§ WHAT THE EXERCISE ASKS: In the records below, locate the line containing "bounding boxes (frame 3"; output that line and every following line through the last, exactly.

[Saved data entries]
- - - - -

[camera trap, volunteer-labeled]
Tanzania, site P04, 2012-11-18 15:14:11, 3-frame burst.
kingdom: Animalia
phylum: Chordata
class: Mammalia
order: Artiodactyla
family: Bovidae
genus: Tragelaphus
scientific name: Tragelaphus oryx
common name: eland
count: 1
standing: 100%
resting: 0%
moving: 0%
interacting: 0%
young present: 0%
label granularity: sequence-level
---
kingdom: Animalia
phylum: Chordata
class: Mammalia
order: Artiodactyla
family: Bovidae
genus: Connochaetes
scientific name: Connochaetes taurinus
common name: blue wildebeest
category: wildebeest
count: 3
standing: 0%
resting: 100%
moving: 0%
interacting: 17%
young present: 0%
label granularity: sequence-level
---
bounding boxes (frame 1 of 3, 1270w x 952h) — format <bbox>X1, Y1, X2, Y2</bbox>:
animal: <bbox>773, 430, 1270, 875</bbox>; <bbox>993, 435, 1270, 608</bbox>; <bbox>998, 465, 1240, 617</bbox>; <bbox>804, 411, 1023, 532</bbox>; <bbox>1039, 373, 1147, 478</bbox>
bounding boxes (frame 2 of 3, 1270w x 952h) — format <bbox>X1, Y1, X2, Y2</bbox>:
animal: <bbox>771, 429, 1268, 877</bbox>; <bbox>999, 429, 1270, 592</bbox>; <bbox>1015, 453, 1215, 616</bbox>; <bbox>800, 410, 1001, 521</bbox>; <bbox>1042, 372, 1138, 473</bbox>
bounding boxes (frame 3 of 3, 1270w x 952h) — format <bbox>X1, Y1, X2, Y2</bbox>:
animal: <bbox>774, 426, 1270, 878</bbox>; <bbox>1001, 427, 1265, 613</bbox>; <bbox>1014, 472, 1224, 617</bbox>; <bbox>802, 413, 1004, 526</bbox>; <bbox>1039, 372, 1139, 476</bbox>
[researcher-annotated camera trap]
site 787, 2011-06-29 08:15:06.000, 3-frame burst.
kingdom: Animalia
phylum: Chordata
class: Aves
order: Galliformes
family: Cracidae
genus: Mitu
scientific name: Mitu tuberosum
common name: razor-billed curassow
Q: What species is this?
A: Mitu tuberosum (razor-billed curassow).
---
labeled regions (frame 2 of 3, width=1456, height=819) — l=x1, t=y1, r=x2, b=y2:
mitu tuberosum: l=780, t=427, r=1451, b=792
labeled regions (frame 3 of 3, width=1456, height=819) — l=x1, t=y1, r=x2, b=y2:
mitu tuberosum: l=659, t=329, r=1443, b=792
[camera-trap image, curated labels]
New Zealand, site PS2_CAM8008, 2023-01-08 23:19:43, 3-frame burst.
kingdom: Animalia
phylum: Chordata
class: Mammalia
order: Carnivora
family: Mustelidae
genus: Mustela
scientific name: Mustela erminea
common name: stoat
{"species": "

- - - - -

§ ANSWER SPACE:
bounding boxes (frame 3 of 3, 1270w x 952h) — format <bbox>X1, Y1, X2, Y2</bbox>:
animal: <bbox>774, 426, 1270, 878</bbox>; <bbox>1001, 427, 1265, 613</bbox>; <bbox>1014, 472, 1224, 617</bbox>; <bbox>802, 413, 1004, 526</bbox>; <bbox>1039, 372, 1139, 476</bbox>
[researcher-annotated camera trap]
site 787, 2011-06-29 08:15:06.000, 3-frame burst.
kingdom: Animalia
phylum: Chordata
class: Aves
order: Galliformes
family: Cracidae
genus: Mitu
scientific name: Mitu tuberosum
common name: razor-billed curassow
Q: What species is this?
A: Mitu tuberosum (razor-billed curassow).
---
labeled regions (frame 2 of 3, width=1456, height=819) — l=x1, t=y1, r=x2, b=y2:
mitu tuberosum: l=780, t=427, r=1451, b=792
labeled regions (frame 3 of 3, width=1456, height=819) — l=x1, t=y1, r=x2, b=y2:
mitu tuberosum: l=659, t=329, r=1443, b=792
[camera-trap image, curated labels]
New Zealand, site PS2_CAM8008, 2023-01-08 23:19:43, 3-frame burst.
kingdom: Animalia
phylum: Chordata
class: Mammalia
order: Carnivora
family: Mustelidae
genus: Mustela
scientific name: Mustela erminea
common name: stoat
{"species": "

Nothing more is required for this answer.